Investigation of the influence of hollow aluminosilicate microspheres on properties of elastomer fire-thermal protective coatings

The paper considers the influence of the introduction of aluminosilicate microspheres on value of the Payne effect, rheometric, physico-mechanical thermophysical and fire-heat-shielding properties of the elastomer compositions used in the thermal protective coatings based on ethylene-propylene rubber. It was found that partial sorption of vulcanization accelerators and sulfur can occur on the surface of microspheres, followed by their desorption at the vulcanization temperature. This is confirmed by the appearance of a second peak on the vulcanization rate curve. The use of hollow aluminosilicate microspheres in the composition of elastomeric fire-heat-shielding coatings makes it possible to increase the efficiency of these compositions by reducing the thermal conductivity and density of the article while saving the optimum level of physico-mechanical properties. In accordance with the proposed mechanism for the interaction of the polymer matrix and microspheres, additional crosslinked structures are formed within the rubber matrix.
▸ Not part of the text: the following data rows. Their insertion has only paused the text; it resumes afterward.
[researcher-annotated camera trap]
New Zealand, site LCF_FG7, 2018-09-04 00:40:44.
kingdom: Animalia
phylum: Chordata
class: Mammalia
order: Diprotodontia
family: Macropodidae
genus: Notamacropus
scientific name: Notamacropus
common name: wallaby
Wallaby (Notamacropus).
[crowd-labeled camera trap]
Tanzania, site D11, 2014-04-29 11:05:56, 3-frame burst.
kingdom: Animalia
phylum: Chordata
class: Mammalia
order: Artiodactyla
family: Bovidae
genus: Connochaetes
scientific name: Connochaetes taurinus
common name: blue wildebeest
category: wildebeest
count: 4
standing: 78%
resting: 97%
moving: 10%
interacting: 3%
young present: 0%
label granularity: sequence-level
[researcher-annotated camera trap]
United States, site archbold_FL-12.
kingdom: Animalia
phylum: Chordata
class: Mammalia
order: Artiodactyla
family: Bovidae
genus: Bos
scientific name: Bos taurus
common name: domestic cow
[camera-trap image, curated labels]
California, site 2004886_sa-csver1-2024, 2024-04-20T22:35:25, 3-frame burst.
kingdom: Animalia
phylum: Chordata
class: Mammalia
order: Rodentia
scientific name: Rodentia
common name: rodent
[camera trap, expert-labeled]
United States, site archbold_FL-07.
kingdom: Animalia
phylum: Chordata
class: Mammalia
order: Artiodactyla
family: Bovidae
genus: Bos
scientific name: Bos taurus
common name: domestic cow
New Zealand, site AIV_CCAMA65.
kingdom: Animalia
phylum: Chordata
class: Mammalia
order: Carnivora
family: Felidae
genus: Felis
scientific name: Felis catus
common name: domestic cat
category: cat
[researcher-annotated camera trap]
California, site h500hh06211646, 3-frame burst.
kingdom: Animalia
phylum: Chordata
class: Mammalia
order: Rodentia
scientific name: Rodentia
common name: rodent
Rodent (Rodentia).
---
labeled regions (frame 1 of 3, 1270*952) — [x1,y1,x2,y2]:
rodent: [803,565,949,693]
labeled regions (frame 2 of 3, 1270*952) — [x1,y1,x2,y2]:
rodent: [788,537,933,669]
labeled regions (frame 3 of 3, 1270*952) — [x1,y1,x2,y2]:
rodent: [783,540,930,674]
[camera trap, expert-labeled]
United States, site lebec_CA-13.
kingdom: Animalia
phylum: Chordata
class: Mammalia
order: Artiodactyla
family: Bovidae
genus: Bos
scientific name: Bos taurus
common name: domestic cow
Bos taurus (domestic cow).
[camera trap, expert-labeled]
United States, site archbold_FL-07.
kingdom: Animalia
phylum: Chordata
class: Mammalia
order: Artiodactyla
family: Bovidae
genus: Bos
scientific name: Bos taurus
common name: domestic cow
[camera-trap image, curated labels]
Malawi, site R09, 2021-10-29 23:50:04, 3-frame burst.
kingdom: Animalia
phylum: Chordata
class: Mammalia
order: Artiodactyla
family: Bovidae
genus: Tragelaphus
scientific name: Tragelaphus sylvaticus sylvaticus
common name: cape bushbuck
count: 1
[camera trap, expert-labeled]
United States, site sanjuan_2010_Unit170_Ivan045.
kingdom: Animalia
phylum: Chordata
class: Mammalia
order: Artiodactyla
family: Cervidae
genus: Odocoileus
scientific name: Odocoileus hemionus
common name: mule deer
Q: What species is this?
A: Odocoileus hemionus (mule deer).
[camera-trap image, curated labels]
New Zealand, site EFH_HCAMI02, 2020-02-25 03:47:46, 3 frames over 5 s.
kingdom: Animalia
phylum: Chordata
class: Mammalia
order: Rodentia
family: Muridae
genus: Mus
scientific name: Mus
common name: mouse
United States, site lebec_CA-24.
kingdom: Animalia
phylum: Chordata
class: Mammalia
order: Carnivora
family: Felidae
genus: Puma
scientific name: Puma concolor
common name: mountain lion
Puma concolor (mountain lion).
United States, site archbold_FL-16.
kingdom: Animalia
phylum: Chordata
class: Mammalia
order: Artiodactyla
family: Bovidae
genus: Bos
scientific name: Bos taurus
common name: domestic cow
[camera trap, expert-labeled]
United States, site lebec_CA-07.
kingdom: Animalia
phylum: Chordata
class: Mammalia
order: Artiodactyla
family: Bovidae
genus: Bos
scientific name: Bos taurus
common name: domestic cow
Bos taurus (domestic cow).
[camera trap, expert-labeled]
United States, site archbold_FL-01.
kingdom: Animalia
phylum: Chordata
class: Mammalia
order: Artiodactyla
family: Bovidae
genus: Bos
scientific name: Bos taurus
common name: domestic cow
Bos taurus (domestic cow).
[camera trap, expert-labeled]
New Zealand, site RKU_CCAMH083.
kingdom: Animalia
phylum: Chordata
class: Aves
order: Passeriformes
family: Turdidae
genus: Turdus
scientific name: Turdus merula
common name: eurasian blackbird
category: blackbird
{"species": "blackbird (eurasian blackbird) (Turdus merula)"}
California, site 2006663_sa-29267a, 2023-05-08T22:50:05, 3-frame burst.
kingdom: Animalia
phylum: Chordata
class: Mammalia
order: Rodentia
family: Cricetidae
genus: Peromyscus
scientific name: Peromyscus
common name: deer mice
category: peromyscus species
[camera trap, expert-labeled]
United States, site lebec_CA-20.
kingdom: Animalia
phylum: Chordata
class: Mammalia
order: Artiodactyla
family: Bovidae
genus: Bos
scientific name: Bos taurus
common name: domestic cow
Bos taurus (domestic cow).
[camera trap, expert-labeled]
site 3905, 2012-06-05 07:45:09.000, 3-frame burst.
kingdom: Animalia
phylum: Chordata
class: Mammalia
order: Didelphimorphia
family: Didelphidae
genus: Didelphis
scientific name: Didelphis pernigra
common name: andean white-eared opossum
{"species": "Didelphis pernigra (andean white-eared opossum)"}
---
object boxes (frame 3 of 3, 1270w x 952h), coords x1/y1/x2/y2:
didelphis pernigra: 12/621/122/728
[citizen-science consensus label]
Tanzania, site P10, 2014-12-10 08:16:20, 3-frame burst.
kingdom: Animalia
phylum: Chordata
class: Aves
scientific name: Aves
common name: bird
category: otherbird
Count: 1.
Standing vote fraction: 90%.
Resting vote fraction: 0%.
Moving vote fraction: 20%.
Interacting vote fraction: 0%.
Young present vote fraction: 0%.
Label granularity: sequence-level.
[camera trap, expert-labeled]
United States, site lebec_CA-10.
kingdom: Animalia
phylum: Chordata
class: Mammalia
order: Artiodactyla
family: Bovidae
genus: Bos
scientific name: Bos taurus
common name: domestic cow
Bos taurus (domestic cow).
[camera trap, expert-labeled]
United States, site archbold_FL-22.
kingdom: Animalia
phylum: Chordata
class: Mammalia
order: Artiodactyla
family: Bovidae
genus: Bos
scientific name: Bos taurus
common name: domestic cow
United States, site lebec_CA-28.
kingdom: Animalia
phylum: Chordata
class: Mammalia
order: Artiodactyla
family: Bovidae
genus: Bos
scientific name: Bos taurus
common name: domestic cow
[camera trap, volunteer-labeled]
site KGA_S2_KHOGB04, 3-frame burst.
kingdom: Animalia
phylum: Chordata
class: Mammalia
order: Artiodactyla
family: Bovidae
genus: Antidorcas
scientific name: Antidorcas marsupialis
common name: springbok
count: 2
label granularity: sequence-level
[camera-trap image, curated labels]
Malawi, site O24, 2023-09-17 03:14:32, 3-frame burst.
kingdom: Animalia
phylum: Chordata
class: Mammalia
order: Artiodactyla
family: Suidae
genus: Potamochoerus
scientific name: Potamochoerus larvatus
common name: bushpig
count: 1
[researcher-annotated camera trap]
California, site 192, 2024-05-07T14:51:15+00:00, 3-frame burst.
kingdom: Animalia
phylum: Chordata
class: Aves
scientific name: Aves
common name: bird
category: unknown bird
An increase in the content of microspheres leads to an increase in the filler-filler interaction, which leads to a relative increase in thermal conductivity. However, the thermal conductivity of compositions containing relatively large amounts of the microspheres is still lower than that of the control. The introduction of microspheres slows down the heating of the sample during high-temperature tests, while reducing the loss of mass and the rate of linear combustion.